* Short web captions:
#####
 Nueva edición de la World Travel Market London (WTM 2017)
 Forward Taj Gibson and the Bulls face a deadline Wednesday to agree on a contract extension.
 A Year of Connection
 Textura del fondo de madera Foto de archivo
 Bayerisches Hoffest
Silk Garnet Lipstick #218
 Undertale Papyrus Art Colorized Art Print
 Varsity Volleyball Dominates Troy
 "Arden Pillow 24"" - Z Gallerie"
#####
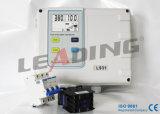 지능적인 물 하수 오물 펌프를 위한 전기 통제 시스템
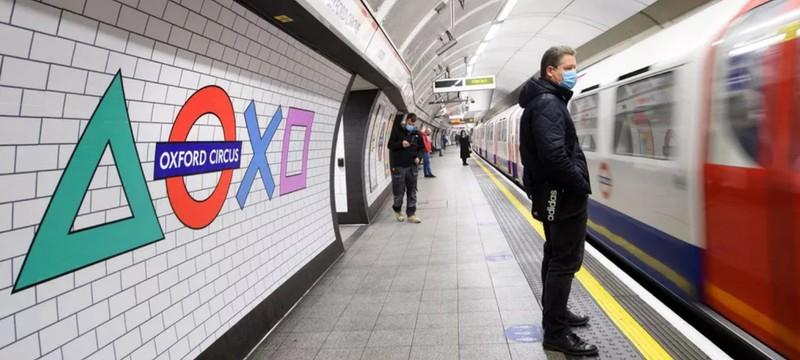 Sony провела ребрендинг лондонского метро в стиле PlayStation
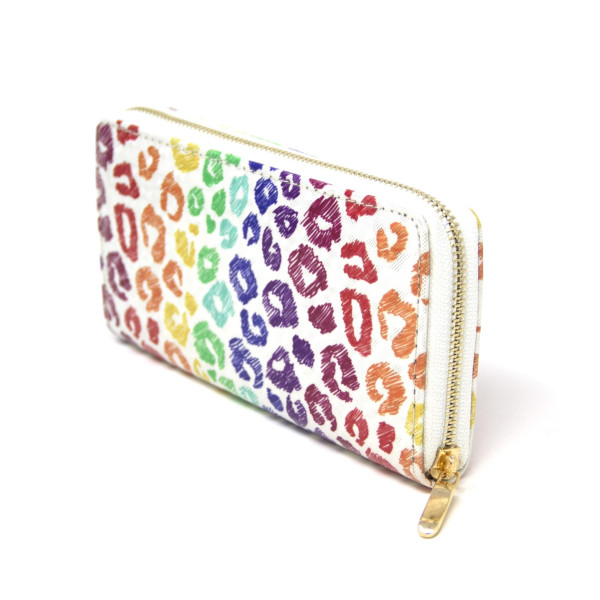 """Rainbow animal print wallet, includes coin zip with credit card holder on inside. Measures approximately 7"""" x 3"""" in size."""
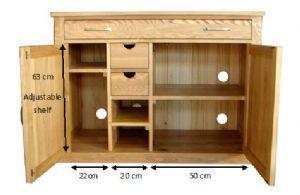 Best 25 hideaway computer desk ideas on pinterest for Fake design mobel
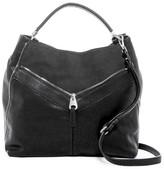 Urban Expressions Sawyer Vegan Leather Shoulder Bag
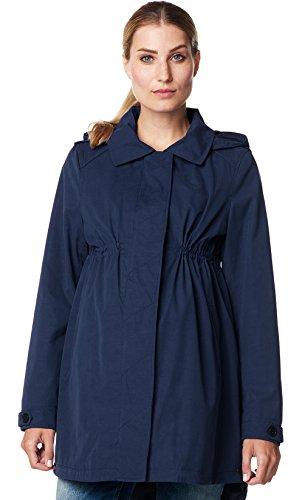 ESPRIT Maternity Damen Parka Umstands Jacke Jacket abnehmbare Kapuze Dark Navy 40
#####
* Your goal:
Starting at the line with "지능적인 물 하수 오물 펌프를 위한 전기 통제 시스템" in the entries above, write out every line exactly until the line with "ESPRIT Maternity Damen" has been written. Include no pictures and nothing more.

* Written reply:
 지능적인 물 하수 오물 펌프를 위한 전기 통제 시스템
 Sony провела ребрендинг лондонского метро в стиле PlayStation
 """Rainbow animal print wallet, includes coin zip with credit card holder on inside. Measures approximately 7"""" x 3"""" in size."""
 Best 25 hideaway computer desk ideas on pinterest for Fake design mobel
 Urban Expressions Sawyer Vegan Leather Shoulder Bag
 ESPRIT Maternity Damen Parka Umstands Jacke Jacket abnehmbare Kapuze Dark Navy 40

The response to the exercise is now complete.